# Turing Award Winner, 1989
#
#
# >I have a number in my head
# >Though I don't know why it's there
# >When numbers get serious
# >You see their shape everywhere
# >
# >Paul Simon
# One of the themes of this course will be shifting between mathematical and computational views of various concepts.
#
# Today we need to talk about why the answers we get from computers can be different from the answers we get mathematically
#
# -- for the same question!
# The root of the problem has to do with how __numbers__ are manipulated in a computer.
#
# In other words, how numbers are __represented.__
# ## Representations
# A number is a mathematical concept -- an abstract idea.
#
# > God made the integers,
all else is the work of man.
# >
# > Leopold Kronecker (1823 - 1891)
#
# In a computer we assign __bit patterns__ to correspond to certain numbers.
#
# We say the bit pattern is the number's _representation._
# For example the number '3.14' might have the representation '01000000010010001111010111000011'.
#
# For reasons of efficiency, we use a fixed number of bits for these representations. In most computers nowadays we use __64 bits__ to represent a number.
# Let's look at some number representations and see what they imply about computations.
# ## Integers
# Kronecker believed that integers were the only 'true' numbers.
#
# And for the most part, using integers in a computer is not complicated.
#
# Integer representation is essentially the same as binary numerals.
#
# For example, in a 64-bit computer, the representation of the concept of 'seven' would be '0..0111' (with 61 zeros in the front).
#
# There is a size limit on the largest value that can be stored as an integer, but it's so big we don't need to concern ourselves with it in this course.
# So for our purposes, an integer can be stored exactly.
#
# In other words, there is an 1-1 correspondence between every (computational) representation and the corresponding (mathematical) integer.
# So, what happens when we compute with integers?
#
# For (reasonably sized) integers, computation is __exact__ .... as long as it only involves __addition, subtraction, and multiplication.__
#
# In other words, there are no errors introduced when adding, subtracting or multiplying integers.
# However, it is a different story when we come to division, because the integers are not closed under division.
#
# For example, 2/3 is not an integer. ... It is, however, a __real__ number.

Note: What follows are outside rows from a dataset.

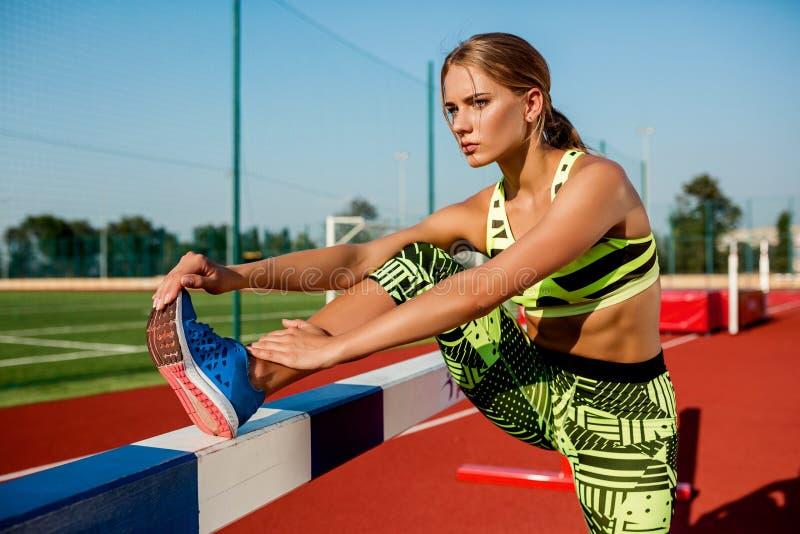 做准备的运动服的年轻,美丽的女孩运动员在体育场 图库摄影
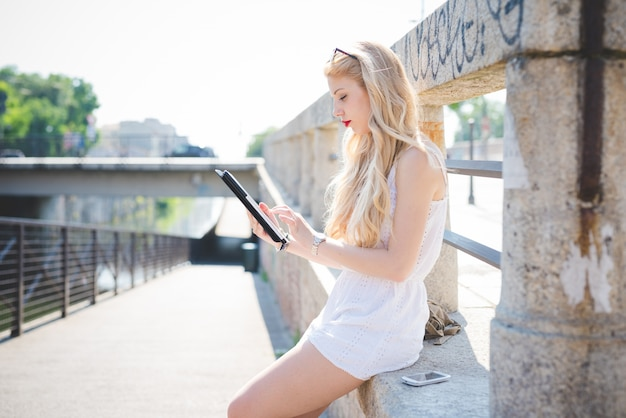 Młody przystojny kaukaski długie blond włosy proste kobieta za pomocą urządzeń technologicznych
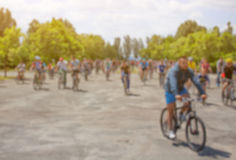 A group of cyclists organized a summer arrival on bikes on the road. Royalty Free Stock Photography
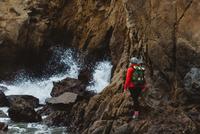 Hiker climbing over rocks, Big Sur, California, USA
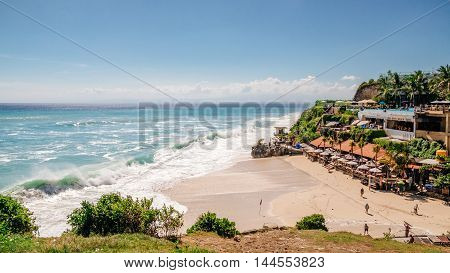 Seascape view with huge waves near beautiful hidden white sand beach, Bali nature, Indonesia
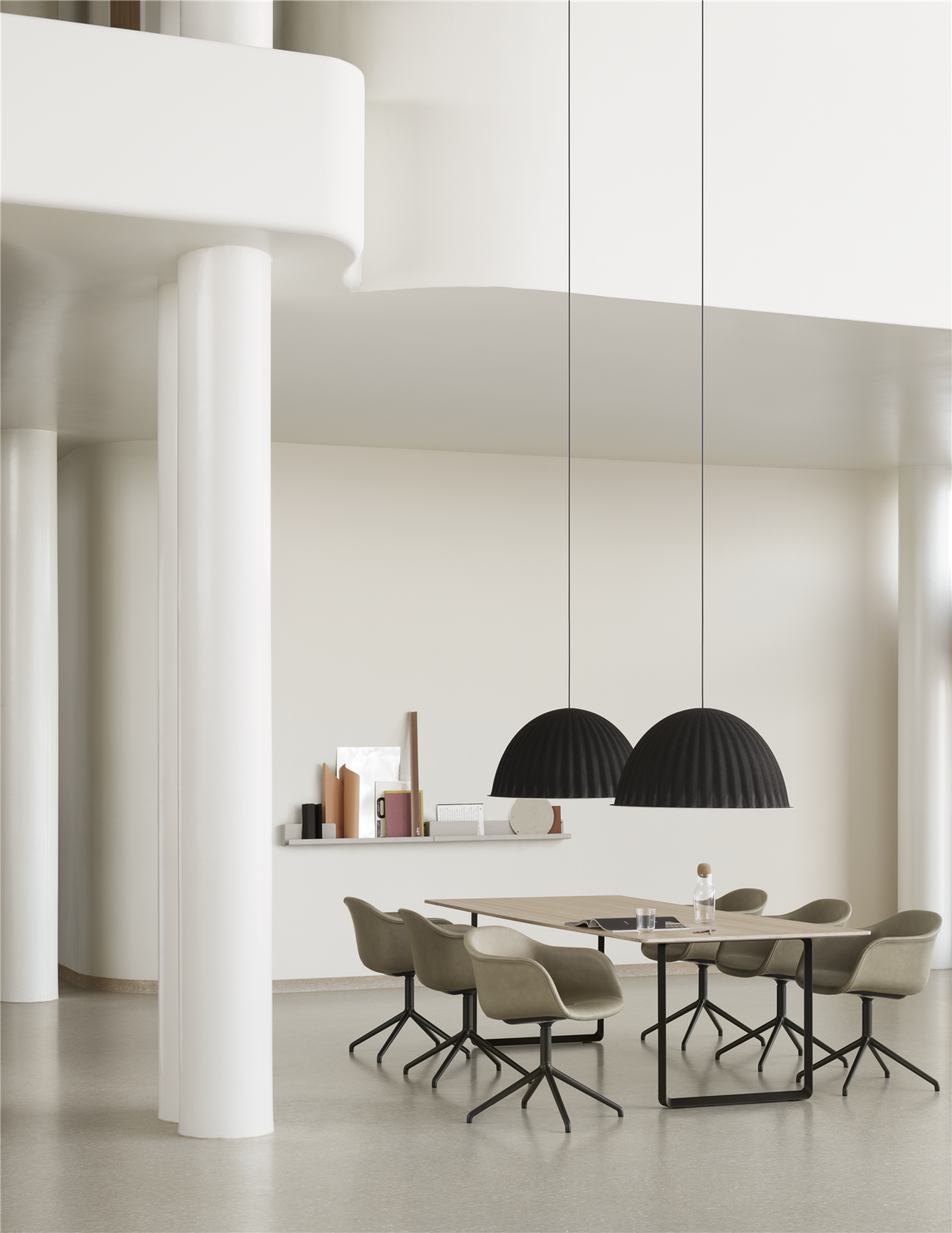 - Under The Bell is a pendant lamp that is multi-functional as the design not only provides an ambient light but also enhances the acoustics of the room. Under The Bell is a prime example of modern design with hints to Scandinavian values.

# ## Real Numbers and Floating-Point Representations
# Representing a real number in a computer is a __much__ more complicated matter.
#
# In fact, for many decades after electronic computers were developed, there was no accepted "best" way to do this!
#
# Eventually (in the 1980s) a widely accepted standard emerged, called IEEE-754. This is what almost all computers now use.
# The style of representation used is called __floating point.__
# Conceptually, it is similar to "scientific notation."
#
# $$123456 = \underbrace{1.23456}_{\text{significand}}\times {\underbrace{10}_{\text{base}}}^{\overbrace{5}^{exponent}}$$
# Except that it is encoded in binary:
#
# $$17 = \underbrace{1.0001}_{\text{significand}}\times {\underbrace{2}_{\text{base}}}^{\overbrace{4}^{exponent}}$$
# The sign, significand, and exponent are all contained within the 64 bits.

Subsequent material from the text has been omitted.